My understanding is that the basic copy-and-patch approach without any other optimizations doesn’t actually give that much. The difference between an interpreter running opcodes A,B,C and a JIT emitting machine code for opcode sequence A,B,C is very little - the CPU running the code will execute roughly the same instructions for both, the only difference is that the jit avoids doing an op dispatch between each op - but that’s already not that expensive due to jump threading in the interpreter. Meanwhile the JIT adds an extra possible cost of more work if you ever need to jump from JIT back to fallback interpreter.

But what the JIT allows is to codegen machine code corresponding to more specialized ops that wouldn’t be that beneficial in the interpreter (as more and smaller ops make it much worse for icaches and branch predictors). For example standard CPython interpreter ops do very frequent refcount updates, while the JIT can relatively easily remove some sequences of refcount increments followed by immediate decrements in the next op.

Or maybe I misunderstood the question, then in other words: in principle copy-and-patch’s code generation is quite simple, and the true benefits come from the optimized opcode stream that you feed it that wouldn’t have been as good for the interpreter.


Right, that is basically what I was asking. Essentially, I expected the machine code to be a bit of an unrolling of the interpreter over the opcodes that a piece of code is executing.

That my intuition is wrong here doesn't shock me, I should add. It was still a surprise and it will get me to update my idea on what the interpreter is doing.


A byte code interpreter is, very approximately, a lookup table of byte code instructions that dispatches each instruction to highly optimized assembly.

This will almost certainly outperform a straight translation to poorly optimized machine code.

Compilers are structured in conceptual (and sometimes distinct) layers.
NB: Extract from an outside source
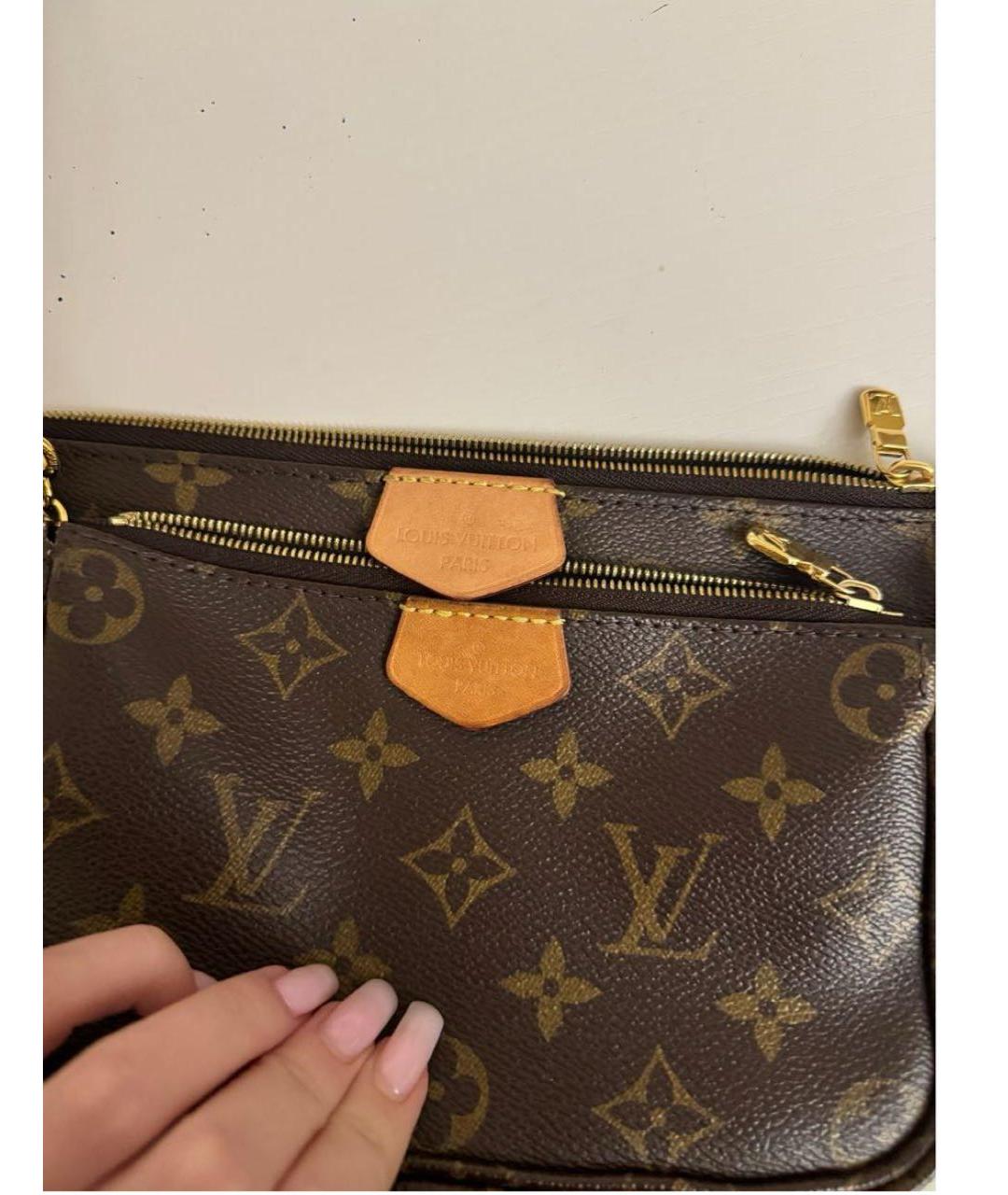 LOUIS VUITTON Коричневая сумка через плечо, фото 3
In a classic statically-typed language will only compile-time optimizations, the compiler front-end will parse the language into a abstract syntax tree (AST) via a parse tree or directly, and then convert the AST into the first of what may be several intermediate representations (IRs). This is where a lot of optimization is done.
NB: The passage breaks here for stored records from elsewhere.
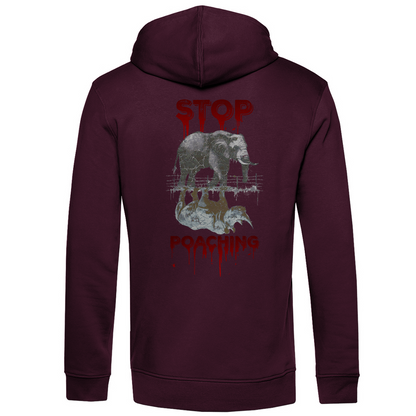 Bio Premium Herren Hoodie stop poaching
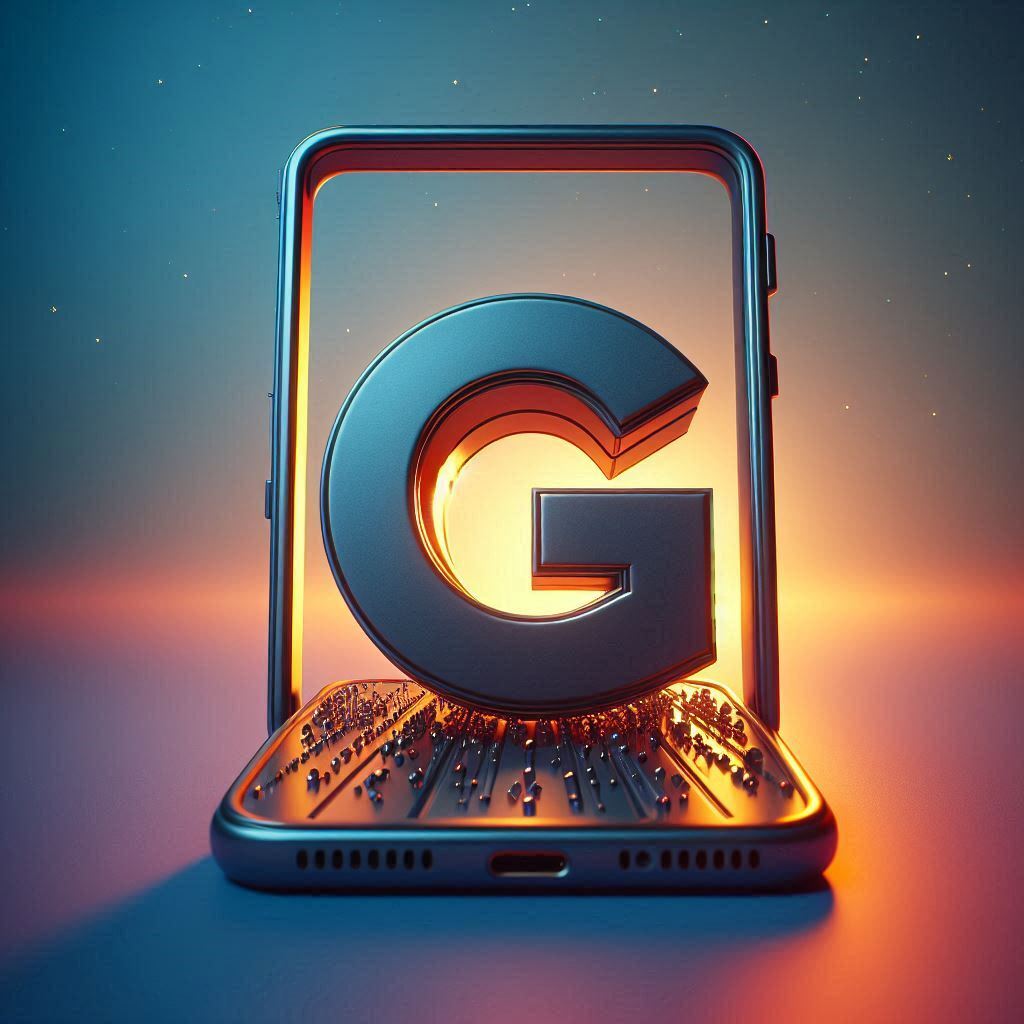 Mobile phone — letter G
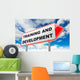 Training and Development on Red Road Sign. Wall Mural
Finally the last IR is lowered to assembly, which includes register allocation and some other (peephole) optimization techniques. This is separate from the IT manipulation so you don’t have to write separate optimizers for different architectures.
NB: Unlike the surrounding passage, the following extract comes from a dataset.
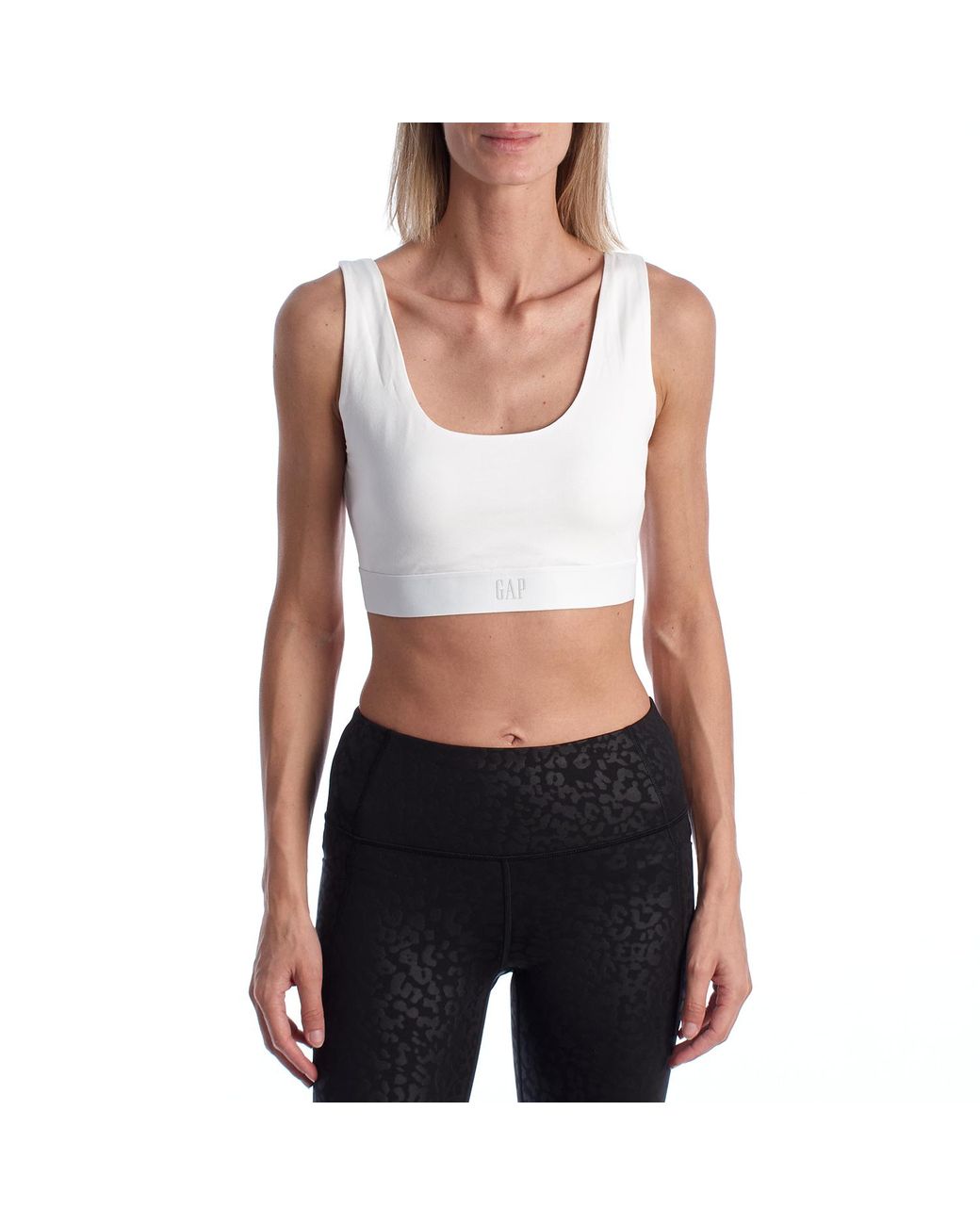 Gap Black Cotton Bralette Bra 655078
There are aspects of a tracing JIT compiler that are quite different, but it will still use IR layers to optimize and have architecture-dependent layers for generating machine code.


Right, I guess my main surprise is that the PyPy byte code interpreter is as fast as it is. My understanding is obviously outdated on how it is implemented; but I thought its claim to fame was that it was purely written in python. I'm assuming the subset of python it is implemented in is fairly restricted? That or my understanding was wrong in other ways. :D



The way I understand it, the machine code generator emits machine code for some particular piece of bytecode (or whatever the JIT IR is). This is almost like an assembler and probably has templates that it expands. It is important for this machine code to be fast, but it each template is at a pretty low level, and lacks the context for structural optimizations. The optimizer works at a higher level of abstraction, and can make these structural optimizations. You can get very large speed-ups when you can remove code that isn't necessary, or emit equivalent code that has a lower complexity or memory overhead. Typical examples of things optimizers do are * use registers instead of memory for function arguments * constant folding * function inlining * loop unrolling

I don't know if that's exactly how it works for this particular effort, but that would be my expectation.


In JavaScript, an unoptimizing JIT (no regalloc, no optimizations that look at patterns of ops, no analysis) is faster than the interpreter because it eliminates opcode dispatch.

Adding more optimizations improves things from there.

But the point is, a JIT can be a speedup just because it isn’t an interpreter (it doesn’t dynamically dispatch ops).